Speaking to The Telegraph, Ms. Patel revealed that her department will be conducting a thorough review of the programmes run by non-governmental organisations using money donated by the British people to ensure that the funds are being put to good use.
Approximately 40 per cent of Britain’s aid budget – £4.5 billion last year – is handed to international institutions like Unesco and the World Health Organization. But Ms. Patel has expressed concern with how some agencies chose to use the funds.
Her department is set to release a Multilateral Aid Review next month, detailing the way large agencies use aid money – and sometimes fail to get good value for the cash.
“When the Multilateral Aid Review comes out, it will cover the whole spectrum of organisations,” Patel said.
“We will call out those institutions that are not performing for our taxpayers and are failing the people that they should be there supporting.
“These organisations are there for their beneficiaries – not for their own self-serving interests.
“When we see waste and inefficiency and when we see UK taxpayers’ money being used in completely the wrong way, we will call them out and we will challenge them.”
When the last review was carried out in 2011, 18 of the 42 agencies reviewed were found only to offer “adequate” or “poor” value for money. Patel says she will challenge those found to be underperforming.
“My focus is following the money, following the people so we can then follow the results as well,” she said.
“So if we see superficial stuff taking place that is not results focused and is not the right use of our money, we will shut that funding stream down.”
Vowing to put the “right kinds of performance agreements in place” to get the best deal for the British taxpayer, she said: “When it comes to multilateral organisations [we will] focus on performance agreements. If they are not performing then we will look at the contributions we give to them.”
Patel has previously spoken of her desire to overhaul aid spending to better reflect the core conservative principles of value for money, wealth creation, and investment.

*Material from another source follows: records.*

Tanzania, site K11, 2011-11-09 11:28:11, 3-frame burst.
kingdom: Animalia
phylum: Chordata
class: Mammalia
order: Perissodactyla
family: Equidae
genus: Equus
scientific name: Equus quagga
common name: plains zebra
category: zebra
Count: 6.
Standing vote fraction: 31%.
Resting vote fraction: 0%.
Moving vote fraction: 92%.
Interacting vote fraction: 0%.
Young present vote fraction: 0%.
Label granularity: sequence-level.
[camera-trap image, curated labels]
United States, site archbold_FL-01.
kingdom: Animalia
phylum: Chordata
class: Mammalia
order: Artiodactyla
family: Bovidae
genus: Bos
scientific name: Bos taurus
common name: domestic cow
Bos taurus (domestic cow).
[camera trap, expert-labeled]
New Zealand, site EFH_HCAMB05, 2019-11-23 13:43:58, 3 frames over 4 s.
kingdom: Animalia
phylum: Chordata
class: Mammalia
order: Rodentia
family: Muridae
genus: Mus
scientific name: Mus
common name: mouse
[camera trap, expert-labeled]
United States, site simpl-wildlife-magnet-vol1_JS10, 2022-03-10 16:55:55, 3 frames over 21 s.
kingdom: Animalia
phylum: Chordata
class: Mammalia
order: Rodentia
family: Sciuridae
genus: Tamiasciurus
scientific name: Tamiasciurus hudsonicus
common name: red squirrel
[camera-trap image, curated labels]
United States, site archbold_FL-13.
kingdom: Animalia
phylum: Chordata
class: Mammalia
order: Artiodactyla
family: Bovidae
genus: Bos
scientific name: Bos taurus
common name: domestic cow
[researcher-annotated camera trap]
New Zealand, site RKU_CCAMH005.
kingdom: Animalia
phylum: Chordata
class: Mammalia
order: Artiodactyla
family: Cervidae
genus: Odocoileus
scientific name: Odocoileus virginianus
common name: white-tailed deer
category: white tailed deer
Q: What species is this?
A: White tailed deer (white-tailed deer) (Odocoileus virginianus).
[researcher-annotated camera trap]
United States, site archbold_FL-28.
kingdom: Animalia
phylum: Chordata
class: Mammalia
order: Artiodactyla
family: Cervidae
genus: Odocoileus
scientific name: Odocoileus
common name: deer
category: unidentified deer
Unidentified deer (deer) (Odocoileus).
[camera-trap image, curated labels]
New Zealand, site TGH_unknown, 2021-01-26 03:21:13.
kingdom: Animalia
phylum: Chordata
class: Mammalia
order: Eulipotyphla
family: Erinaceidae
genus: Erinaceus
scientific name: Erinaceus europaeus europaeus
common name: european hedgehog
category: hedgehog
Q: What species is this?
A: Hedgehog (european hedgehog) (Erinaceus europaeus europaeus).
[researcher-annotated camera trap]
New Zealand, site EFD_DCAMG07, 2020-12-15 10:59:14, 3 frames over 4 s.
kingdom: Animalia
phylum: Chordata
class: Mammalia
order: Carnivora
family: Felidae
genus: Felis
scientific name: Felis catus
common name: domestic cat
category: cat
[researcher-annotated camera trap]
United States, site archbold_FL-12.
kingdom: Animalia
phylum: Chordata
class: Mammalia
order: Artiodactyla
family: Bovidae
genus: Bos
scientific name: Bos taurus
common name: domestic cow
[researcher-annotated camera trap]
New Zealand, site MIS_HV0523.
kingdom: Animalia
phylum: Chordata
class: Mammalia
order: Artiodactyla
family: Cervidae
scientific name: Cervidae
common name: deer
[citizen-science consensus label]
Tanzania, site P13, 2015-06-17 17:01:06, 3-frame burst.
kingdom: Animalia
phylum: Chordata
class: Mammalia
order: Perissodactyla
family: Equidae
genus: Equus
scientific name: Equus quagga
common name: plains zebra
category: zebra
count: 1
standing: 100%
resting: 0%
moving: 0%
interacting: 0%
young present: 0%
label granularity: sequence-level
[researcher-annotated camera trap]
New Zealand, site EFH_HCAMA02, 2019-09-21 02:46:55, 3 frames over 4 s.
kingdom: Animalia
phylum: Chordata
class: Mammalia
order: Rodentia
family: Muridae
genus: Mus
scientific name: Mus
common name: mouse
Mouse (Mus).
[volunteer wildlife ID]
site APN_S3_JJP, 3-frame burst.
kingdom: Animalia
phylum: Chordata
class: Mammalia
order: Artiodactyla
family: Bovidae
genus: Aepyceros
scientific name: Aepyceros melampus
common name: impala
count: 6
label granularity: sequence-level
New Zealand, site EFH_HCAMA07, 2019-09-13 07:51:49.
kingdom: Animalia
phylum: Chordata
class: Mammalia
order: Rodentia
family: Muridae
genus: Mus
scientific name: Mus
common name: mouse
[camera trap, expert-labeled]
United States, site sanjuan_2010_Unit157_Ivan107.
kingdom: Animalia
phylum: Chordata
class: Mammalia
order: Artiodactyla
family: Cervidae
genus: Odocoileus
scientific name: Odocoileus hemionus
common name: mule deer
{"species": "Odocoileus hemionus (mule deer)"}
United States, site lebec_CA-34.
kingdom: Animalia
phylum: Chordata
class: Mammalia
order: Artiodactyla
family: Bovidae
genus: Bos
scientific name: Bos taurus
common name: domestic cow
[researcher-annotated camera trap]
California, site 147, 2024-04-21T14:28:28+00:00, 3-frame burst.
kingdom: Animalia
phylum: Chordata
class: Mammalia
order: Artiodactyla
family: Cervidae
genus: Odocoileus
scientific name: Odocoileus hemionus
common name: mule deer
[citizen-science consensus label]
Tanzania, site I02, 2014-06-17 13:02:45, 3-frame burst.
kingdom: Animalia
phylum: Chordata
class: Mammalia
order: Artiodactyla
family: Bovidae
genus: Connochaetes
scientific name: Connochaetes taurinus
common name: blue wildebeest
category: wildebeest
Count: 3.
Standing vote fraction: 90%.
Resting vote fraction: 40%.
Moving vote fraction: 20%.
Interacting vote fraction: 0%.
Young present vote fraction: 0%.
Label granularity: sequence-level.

Adding detail to that vision, Patel said she wanted to see international agencies do more to promote economic development, promising: “Economic development will be at the heart of what my department does.
“We will challenge the multilaterals to make sure they are focused on jobs, livelihood and prosperity.”
To illustrate how this might be done, Patel referenced the “Hunger Safety Net programme”, a project which gives refugees in northern Kenya cash payments of $40 (£32.74) every two months. Families can access the cash with a fingerprint operated debit card.
“We have to innovate,” Patel said. “For decades, the bags of flour have come to Africa and what has changed? Poverty is still endemic.”
The cards, pioneered by the British government, give families control over the finances required to buy the food their families need, and can help to encourage refugees to stay within their home region rather than making the journey to Europe.
“We have a very strong role to play, keeping people in country, keeping people in the region stopping them from migrating so that they have a future for themselves and their family,” Patel said.
“Hopefully when there is peace and stability in many of those countries that people have fled in the future they will be able to go back and help rebuild their own countries and economies.”
And, in a major show of “soft power” following Brexit, Patel said she hopes to see the British flag stamped on aid packages, in a similar way to the aid packaged by the United States, to send a strong message to the rest of the world.
“We should be really proud when we see UK aid logo on aid that is saving lives in conflict zones and things of that nature. I would love to see more and we should see more.”